- _PARTS OF THE EXERCISE_
1) In the InstCombine thread, why does goldsteinn call the 'iff ...' part of the added comment misleading?
2) List every line of the listing that holds the string "instances".

- _SOURCE_
__________

[InstCombine] Fold zext(X) + C2 pred C -> X + C3 pred C4 #110511

dtcxzyw · 2024-09-30T13:46:43Z

Motivating case from https://github.com/torvalds/linux/blob/9852d85ec9d492ebef56dc5f229416c925758edc/drivers/gpu/drm/drm_edid.c#L5238-L5240:

define i1 @src(i8 noundef %v13) {
entry:
  %conv1 = zext i8 %v13 to i32
  %add = add nsw i32 %conv1, -4
  %cmp = icmp ult i32 %add, 3
  %cmp4 = icmp slt i8 %v13, 4
  %cond = select i1 %cmp4, i1 true, i1 %cmp
  ret i1 %cond
}

define i1 @tgt(i8 noundef %v13) {
entry:
  %cmp4 = icmp slt i8 %v13, 7
  ret i1 %cmp4
}

goldsteinn · 2024-10-01T02:04:38Z

llvm/lib/Transforms/InstCombine/InstCombineCompares.cpp

@@ -3165,6 +3165,26 @@ Instruction *InstCombinerImpl::foldICmpAddConstant(ICmpInst &Cmp,
                        Builder.CreateAdd(X, ConstantInt::get(Ty, *C2 - C - 1)),
                        ConstantInt::get(Ty, ~C));

+  // zext(V) + C2 <u C -> V + trunc(C2) <u trunc(C) iff C2 s<0 && C s>0


Think the 'iff ...' is pretty misleading given that you also need 'C2' and 'C' to fit in the new bitwidth.

dtcxzyw · 2024-10-06T07:36:23Z

llvm/lib/Transforms/InstCombine/InstCombineCompares.cpp

+    unsigned CmpBW = Ty->getScalarSizeInBits();
+    unsigned NewCmpBW = NewCmpTy->getScalarSizeInBits();
+    if (shouldChangeType(Ty, NewCmpTy)) {
+      if (auto ZExtCR = CR.exactIntersectWith(ConstantRange(


We need a new ConstantRange API to convert ranges for zext(V) to ranges for V.
For example, we can convert zext(i8 X to i32) - 255 u< -4 to X + 1 u< -4. But current implementation cannot achieve this.

goldsteinn · 2024-10-07T18:25:33Z

Is this intentionally still in draft form? Or are you ready for review?

llvmbot · 2024-10-08T00:57:13Z

@llvm/pr-subscribers-llvm-transforms

Author: Yingwei Zheng (dtcxzyw)

__________

- _EXCERPTED RECORDS_
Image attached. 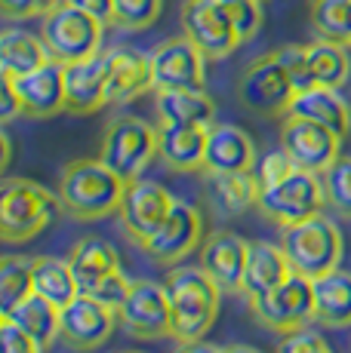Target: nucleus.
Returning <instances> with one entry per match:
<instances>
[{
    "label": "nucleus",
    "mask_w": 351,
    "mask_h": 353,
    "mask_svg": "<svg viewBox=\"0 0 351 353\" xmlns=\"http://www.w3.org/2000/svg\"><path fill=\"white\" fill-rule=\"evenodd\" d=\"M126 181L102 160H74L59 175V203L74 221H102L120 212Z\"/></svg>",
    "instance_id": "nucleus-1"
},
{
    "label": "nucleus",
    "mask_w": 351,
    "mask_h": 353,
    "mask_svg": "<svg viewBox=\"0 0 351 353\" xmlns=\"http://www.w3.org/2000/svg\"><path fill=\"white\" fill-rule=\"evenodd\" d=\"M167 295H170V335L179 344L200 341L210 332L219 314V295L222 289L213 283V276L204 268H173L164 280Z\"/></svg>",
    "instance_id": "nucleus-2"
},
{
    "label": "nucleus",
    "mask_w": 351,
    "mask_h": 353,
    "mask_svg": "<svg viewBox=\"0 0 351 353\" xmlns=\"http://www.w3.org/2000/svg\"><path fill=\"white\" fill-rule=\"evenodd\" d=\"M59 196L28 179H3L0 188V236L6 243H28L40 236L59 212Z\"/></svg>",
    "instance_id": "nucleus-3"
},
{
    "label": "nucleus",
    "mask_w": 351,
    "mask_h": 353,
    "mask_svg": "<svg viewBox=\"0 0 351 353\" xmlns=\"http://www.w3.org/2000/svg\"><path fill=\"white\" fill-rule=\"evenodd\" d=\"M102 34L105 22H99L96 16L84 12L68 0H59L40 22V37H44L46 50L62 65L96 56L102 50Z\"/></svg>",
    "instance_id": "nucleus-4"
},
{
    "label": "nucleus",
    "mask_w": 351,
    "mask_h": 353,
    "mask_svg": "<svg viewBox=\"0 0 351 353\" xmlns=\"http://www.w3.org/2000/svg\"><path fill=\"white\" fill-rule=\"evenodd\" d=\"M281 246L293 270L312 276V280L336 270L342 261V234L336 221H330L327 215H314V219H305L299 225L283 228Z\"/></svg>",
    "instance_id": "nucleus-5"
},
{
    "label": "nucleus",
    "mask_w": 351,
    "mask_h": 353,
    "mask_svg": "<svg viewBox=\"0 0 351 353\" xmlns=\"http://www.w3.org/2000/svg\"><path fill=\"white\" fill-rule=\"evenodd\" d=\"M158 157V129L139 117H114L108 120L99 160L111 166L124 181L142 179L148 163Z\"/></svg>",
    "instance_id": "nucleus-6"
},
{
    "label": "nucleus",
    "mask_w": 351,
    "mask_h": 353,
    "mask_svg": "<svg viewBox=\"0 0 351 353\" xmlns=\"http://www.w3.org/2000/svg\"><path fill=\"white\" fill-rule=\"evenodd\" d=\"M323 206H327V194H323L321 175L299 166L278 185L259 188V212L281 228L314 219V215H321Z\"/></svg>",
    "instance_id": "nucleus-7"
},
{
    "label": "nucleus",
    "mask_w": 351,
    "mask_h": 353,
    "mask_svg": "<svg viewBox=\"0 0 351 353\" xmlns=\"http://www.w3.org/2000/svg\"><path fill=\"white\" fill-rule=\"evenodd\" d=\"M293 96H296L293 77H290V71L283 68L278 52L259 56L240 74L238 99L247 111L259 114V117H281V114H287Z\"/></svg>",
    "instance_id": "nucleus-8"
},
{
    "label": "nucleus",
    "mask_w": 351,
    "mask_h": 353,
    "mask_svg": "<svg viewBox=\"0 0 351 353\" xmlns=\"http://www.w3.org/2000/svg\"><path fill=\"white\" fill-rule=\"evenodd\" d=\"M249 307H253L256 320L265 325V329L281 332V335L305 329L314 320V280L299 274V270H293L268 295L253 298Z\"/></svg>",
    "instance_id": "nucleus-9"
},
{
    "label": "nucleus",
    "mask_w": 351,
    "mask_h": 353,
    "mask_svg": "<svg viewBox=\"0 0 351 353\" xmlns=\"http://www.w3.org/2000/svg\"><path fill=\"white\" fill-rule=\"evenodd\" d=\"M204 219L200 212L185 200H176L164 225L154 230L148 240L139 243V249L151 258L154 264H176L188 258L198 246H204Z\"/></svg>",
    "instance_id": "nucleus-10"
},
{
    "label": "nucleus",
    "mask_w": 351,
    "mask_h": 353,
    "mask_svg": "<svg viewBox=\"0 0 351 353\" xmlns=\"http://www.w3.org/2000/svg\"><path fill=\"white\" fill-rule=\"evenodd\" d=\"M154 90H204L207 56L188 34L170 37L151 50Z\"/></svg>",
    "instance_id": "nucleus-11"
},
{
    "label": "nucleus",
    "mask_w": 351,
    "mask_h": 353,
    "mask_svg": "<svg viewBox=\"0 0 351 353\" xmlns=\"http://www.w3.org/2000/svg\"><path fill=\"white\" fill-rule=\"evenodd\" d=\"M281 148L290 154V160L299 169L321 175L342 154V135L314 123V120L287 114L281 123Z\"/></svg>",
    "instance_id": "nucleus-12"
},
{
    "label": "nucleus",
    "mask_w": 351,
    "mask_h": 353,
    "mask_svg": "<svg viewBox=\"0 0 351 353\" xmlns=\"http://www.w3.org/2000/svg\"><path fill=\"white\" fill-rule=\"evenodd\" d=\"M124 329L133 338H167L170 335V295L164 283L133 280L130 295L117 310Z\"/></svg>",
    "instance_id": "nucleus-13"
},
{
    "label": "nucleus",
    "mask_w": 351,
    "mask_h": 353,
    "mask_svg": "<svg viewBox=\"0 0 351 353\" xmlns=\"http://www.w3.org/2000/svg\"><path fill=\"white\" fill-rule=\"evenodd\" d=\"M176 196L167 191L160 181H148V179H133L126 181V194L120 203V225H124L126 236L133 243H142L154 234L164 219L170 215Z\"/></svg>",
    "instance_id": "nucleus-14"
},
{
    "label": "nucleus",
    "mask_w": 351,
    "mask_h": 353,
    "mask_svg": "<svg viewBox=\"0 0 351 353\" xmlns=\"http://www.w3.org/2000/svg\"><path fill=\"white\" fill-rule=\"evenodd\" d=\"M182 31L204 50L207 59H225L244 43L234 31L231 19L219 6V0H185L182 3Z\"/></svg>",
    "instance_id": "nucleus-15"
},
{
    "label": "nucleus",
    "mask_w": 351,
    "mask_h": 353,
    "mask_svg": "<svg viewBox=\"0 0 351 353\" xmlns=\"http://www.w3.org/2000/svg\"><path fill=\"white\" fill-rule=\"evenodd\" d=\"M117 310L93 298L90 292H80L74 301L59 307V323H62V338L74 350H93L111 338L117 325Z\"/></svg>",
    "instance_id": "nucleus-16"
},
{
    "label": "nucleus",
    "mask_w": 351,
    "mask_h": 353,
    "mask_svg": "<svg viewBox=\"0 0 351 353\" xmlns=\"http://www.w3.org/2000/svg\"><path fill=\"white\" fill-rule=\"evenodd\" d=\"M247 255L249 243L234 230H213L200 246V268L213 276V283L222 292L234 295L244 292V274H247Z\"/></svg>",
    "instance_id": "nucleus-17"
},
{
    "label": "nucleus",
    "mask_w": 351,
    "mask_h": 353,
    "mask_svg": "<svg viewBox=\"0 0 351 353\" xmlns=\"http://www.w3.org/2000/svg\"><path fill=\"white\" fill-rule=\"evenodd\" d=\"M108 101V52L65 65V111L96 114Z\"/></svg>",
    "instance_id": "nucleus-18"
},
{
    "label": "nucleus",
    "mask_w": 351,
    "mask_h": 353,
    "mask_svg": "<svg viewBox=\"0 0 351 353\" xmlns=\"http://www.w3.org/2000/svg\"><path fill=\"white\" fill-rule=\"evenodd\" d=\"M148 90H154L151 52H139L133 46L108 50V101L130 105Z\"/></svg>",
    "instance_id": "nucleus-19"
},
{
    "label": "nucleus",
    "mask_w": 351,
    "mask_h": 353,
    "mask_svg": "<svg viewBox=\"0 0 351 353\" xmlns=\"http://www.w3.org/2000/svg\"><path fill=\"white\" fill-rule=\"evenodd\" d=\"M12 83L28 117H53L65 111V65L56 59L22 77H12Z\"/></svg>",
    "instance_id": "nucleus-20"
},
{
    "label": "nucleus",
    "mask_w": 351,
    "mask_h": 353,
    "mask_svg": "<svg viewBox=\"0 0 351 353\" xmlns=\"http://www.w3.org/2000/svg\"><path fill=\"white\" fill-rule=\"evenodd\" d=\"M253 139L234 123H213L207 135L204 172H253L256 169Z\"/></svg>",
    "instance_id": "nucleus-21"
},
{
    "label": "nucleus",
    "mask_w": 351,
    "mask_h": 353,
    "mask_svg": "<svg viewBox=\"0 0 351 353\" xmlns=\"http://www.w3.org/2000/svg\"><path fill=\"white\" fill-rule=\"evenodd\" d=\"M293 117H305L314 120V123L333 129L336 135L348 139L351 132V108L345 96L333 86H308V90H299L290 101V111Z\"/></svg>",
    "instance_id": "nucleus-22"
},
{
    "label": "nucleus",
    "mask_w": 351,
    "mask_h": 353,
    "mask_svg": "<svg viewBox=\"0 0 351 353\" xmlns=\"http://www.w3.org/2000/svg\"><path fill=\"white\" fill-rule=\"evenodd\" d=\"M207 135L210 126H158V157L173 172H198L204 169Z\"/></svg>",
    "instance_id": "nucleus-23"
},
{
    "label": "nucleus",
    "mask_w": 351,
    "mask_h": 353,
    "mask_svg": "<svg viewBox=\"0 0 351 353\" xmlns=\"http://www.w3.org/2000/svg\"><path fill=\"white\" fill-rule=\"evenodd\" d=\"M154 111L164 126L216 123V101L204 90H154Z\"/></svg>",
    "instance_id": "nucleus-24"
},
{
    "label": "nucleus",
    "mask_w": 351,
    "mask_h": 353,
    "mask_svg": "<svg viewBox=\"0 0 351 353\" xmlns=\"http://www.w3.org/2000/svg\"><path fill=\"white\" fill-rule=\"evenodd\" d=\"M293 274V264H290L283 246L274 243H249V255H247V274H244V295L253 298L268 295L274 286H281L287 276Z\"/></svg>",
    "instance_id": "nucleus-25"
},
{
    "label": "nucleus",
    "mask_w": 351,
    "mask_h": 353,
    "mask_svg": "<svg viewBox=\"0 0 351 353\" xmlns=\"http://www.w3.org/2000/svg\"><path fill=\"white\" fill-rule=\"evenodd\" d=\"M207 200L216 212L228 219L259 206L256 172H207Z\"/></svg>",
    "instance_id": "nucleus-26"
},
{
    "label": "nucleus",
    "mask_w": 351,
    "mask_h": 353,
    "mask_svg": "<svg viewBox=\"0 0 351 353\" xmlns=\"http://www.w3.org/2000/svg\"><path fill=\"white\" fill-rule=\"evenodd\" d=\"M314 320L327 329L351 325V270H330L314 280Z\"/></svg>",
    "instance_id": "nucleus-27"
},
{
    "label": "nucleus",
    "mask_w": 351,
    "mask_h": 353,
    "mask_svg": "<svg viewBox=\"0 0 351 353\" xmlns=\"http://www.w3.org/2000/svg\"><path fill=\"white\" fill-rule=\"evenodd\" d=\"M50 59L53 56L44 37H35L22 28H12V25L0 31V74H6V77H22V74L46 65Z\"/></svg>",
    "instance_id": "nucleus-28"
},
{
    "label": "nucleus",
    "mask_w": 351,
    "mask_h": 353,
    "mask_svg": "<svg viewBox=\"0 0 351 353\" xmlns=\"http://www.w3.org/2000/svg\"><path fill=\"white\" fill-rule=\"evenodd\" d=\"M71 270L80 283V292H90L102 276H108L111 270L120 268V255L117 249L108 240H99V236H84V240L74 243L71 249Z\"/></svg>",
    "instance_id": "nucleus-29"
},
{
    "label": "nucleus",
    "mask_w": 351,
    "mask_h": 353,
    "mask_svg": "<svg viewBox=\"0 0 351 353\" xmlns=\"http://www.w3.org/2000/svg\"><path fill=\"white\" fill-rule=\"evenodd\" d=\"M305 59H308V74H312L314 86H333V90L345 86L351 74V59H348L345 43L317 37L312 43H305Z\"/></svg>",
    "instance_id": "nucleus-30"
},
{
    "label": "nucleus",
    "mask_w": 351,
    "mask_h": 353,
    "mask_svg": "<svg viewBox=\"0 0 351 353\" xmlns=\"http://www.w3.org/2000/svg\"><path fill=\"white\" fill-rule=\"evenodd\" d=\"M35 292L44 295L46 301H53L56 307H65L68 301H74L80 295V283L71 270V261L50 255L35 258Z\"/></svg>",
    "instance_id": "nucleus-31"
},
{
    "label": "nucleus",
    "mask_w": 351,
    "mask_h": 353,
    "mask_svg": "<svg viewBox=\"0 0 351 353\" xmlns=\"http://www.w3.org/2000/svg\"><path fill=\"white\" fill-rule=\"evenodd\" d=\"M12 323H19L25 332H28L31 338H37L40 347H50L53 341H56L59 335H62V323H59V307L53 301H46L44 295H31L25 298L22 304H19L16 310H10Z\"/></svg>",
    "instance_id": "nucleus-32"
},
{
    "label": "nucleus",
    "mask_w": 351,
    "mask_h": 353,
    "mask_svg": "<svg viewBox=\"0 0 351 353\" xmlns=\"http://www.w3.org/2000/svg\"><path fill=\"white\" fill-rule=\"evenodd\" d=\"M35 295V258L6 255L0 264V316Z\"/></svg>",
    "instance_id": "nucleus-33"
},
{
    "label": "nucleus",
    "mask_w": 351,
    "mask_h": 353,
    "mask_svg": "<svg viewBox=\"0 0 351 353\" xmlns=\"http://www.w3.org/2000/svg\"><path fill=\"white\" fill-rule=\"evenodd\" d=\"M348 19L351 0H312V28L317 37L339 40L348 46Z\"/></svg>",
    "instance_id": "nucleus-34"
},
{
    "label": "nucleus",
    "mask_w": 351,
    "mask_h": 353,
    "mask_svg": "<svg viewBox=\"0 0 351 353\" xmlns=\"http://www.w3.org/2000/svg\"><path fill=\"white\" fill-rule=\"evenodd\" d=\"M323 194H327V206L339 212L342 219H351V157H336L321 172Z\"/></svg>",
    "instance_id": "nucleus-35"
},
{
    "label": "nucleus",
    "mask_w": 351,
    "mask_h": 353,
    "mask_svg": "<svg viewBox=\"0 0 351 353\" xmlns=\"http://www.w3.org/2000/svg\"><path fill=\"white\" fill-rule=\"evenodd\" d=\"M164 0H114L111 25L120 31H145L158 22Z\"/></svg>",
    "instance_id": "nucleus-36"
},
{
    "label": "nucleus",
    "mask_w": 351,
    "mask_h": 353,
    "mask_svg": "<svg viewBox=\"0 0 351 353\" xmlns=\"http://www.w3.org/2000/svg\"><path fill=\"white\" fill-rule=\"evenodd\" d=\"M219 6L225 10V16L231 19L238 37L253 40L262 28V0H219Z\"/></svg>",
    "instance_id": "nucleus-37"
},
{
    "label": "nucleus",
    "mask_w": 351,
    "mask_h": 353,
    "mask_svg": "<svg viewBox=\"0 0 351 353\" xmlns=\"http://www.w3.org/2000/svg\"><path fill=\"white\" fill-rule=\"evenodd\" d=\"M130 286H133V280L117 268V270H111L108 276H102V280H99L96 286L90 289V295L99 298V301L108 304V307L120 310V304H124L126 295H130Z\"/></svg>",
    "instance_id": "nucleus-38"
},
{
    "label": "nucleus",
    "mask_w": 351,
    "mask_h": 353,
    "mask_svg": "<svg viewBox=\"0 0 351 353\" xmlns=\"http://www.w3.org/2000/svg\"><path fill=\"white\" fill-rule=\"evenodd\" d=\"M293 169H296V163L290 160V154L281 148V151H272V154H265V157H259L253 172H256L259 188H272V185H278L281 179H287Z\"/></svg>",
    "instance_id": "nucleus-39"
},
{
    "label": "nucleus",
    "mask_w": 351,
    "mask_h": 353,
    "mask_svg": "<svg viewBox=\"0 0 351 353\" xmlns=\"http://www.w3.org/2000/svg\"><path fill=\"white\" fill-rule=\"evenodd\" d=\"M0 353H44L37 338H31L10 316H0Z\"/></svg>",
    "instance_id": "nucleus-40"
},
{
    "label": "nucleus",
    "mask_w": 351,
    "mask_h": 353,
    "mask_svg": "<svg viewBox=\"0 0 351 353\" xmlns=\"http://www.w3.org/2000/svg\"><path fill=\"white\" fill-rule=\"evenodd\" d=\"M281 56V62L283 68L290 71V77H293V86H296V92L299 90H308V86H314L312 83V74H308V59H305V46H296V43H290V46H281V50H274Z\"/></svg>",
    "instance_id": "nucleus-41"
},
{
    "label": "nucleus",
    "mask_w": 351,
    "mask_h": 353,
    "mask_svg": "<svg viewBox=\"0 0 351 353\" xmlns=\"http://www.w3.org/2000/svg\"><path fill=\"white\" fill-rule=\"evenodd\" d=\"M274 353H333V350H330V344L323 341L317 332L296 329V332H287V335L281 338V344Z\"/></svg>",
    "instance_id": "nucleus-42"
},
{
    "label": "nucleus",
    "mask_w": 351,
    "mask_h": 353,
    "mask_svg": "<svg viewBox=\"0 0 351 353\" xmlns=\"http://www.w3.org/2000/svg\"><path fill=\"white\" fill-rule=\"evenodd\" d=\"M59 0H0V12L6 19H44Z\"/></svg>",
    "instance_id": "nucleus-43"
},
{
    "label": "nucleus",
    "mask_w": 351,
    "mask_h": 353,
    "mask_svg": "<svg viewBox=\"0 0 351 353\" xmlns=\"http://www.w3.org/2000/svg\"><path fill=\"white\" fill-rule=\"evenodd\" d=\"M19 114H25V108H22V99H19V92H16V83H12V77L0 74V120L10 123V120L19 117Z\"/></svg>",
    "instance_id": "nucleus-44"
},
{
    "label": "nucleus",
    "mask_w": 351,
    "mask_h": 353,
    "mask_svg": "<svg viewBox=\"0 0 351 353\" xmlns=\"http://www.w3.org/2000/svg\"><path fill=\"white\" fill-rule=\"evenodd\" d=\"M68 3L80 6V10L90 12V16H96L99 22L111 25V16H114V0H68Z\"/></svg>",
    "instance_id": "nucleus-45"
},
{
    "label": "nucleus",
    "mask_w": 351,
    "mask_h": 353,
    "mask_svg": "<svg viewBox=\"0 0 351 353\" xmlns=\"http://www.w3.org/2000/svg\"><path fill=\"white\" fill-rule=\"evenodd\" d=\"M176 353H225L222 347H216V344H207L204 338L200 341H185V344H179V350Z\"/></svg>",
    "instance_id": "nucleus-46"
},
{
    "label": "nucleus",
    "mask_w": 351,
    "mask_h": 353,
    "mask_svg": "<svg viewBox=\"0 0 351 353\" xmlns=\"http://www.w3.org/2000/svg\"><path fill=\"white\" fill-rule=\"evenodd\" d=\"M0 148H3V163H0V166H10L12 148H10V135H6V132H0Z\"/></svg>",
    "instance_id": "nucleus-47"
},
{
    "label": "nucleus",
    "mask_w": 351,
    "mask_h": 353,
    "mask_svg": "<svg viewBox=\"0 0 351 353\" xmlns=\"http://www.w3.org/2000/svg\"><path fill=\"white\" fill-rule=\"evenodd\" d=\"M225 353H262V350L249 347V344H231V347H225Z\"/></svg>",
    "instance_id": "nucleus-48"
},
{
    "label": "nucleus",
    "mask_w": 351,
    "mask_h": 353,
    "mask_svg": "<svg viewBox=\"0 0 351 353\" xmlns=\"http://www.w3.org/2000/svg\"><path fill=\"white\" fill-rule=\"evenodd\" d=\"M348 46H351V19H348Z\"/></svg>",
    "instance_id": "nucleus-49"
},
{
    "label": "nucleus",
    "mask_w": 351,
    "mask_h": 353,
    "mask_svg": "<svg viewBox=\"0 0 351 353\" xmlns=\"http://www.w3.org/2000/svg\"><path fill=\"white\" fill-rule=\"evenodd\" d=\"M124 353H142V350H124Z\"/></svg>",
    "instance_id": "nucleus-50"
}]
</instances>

__________

- _ANSWERS PROVIDED_
1) The comment gives only C2 s<0 && C s>0 as the condition. According to goldsteinn, the fold also needs C2 and C to fit in the new bitwidth, so that condition is incomplete.

2)
Returning <instances> with one entry per match:
<instances>
</instances>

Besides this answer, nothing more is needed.